- _WHAT THE TASK ASKS_: Which lines below fall between the one containing "Signup Forms" and the one containing "Track Your Results"? Repeat them exactly, counting both of those lines, and add nothing else.

((

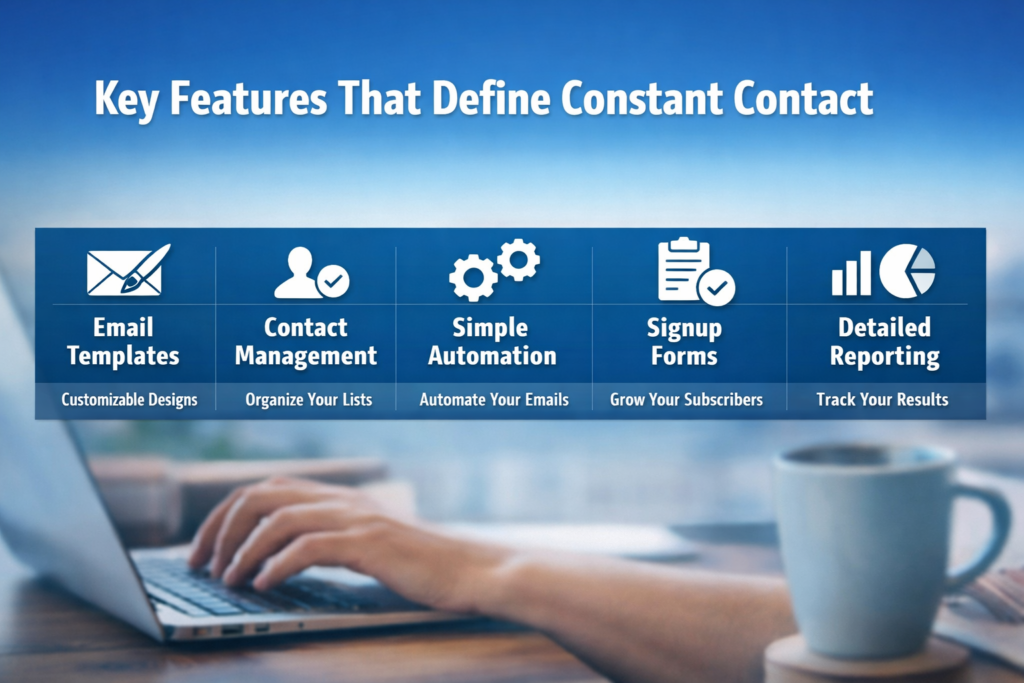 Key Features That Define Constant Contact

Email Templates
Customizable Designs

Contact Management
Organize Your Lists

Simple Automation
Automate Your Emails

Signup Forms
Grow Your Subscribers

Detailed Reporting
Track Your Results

))
((

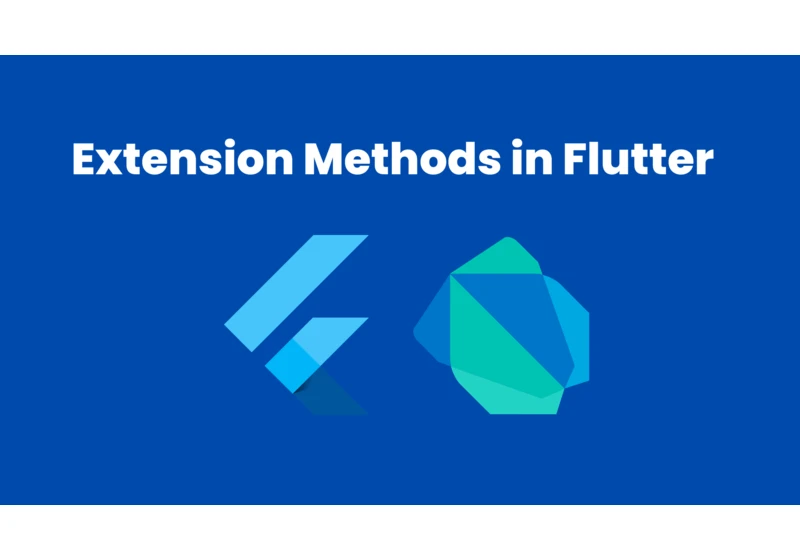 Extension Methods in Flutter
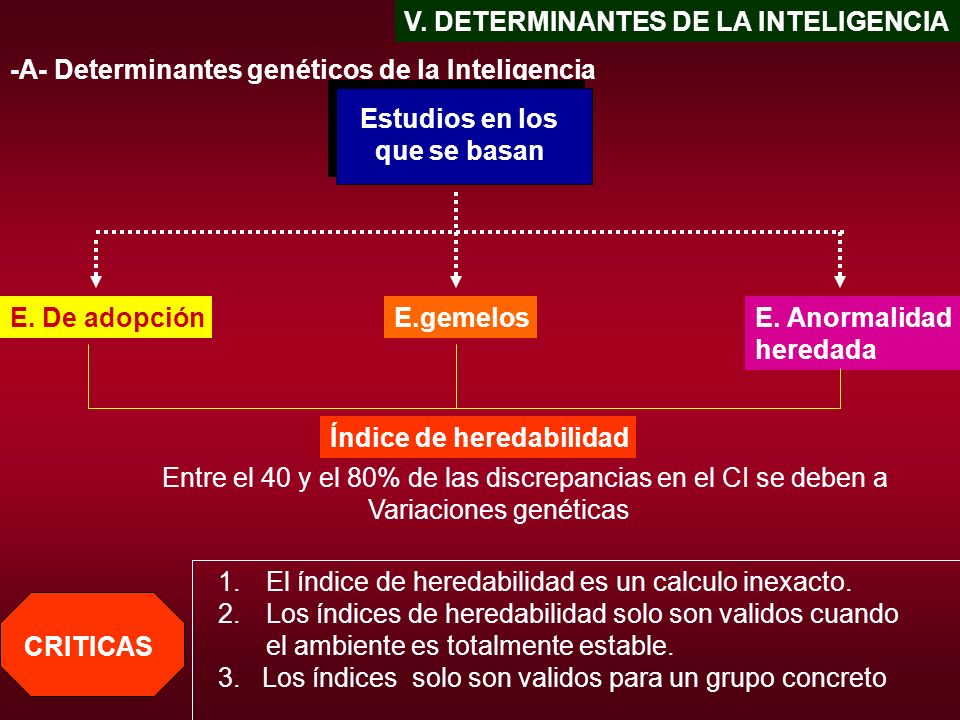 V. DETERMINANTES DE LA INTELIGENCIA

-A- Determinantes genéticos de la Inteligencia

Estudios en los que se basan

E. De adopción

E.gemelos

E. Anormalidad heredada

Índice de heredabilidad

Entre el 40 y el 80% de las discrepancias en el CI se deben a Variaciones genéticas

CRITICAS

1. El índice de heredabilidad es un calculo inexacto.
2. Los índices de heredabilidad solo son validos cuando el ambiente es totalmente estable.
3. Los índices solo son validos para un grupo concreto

))
((

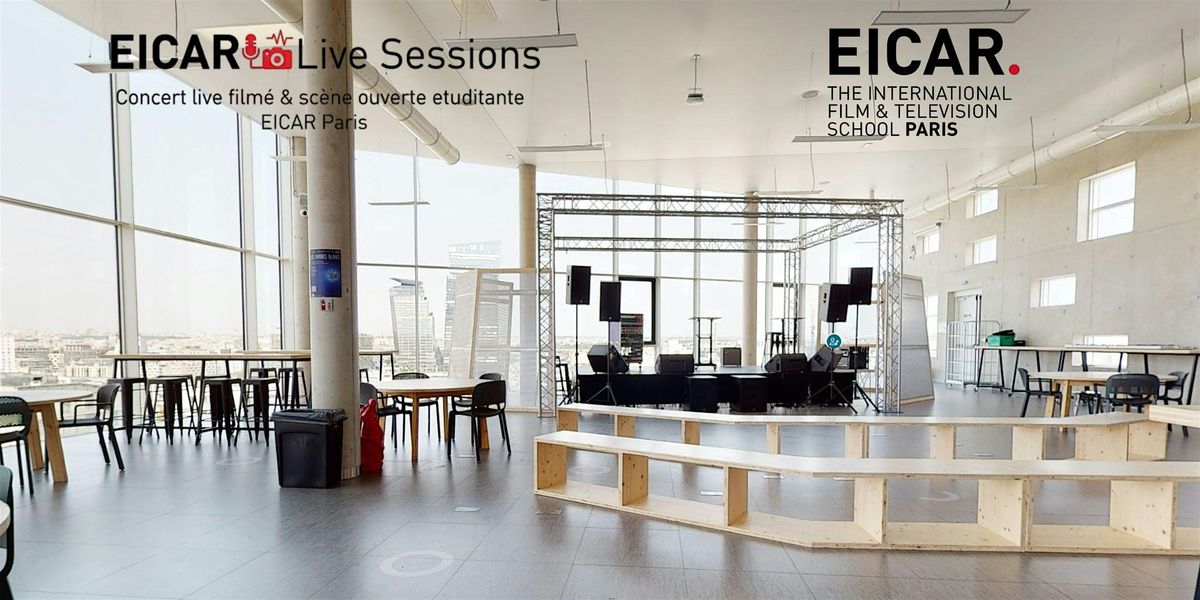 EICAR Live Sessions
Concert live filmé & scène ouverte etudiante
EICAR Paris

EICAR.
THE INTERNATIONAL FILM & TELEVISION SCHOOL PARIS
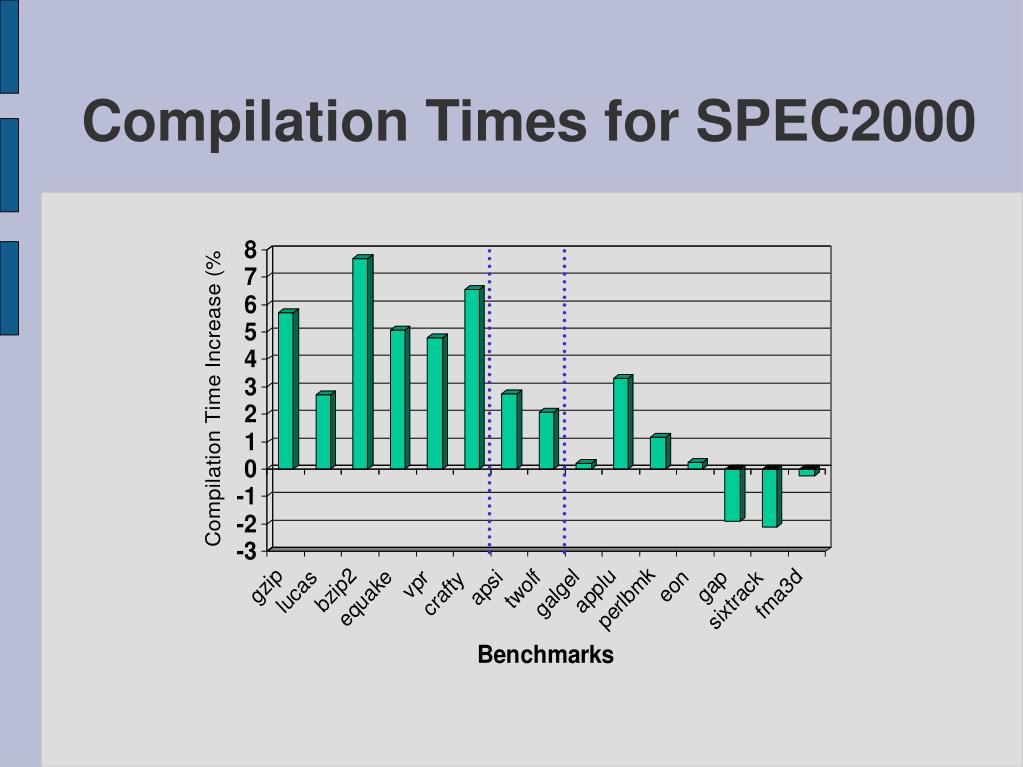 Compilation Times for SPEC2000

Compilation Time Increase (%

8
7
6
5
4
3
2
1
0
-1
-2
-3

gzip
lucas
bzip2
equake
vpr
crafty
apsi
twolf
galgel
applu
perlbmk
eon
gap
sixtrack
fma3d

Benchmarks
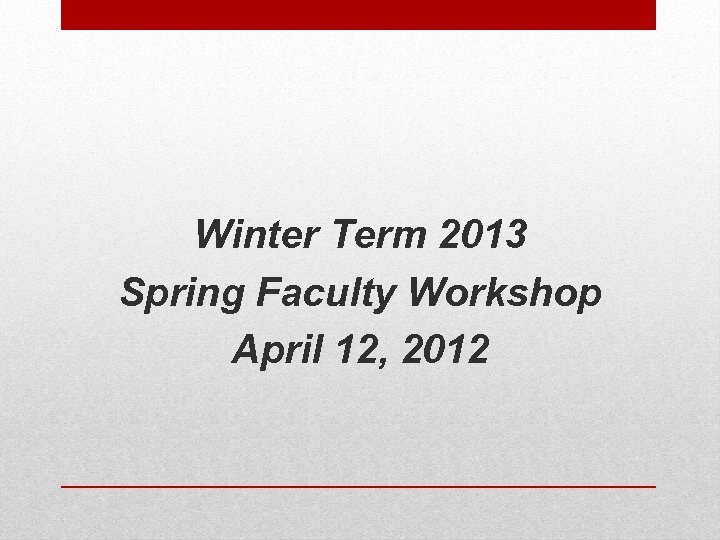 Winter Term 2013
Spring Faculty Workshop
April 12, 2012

))

- _RESULT FOR THIS TASK_:
Signup Forms
Grow Your Subscribers

Detailed Reporting
Track Your Results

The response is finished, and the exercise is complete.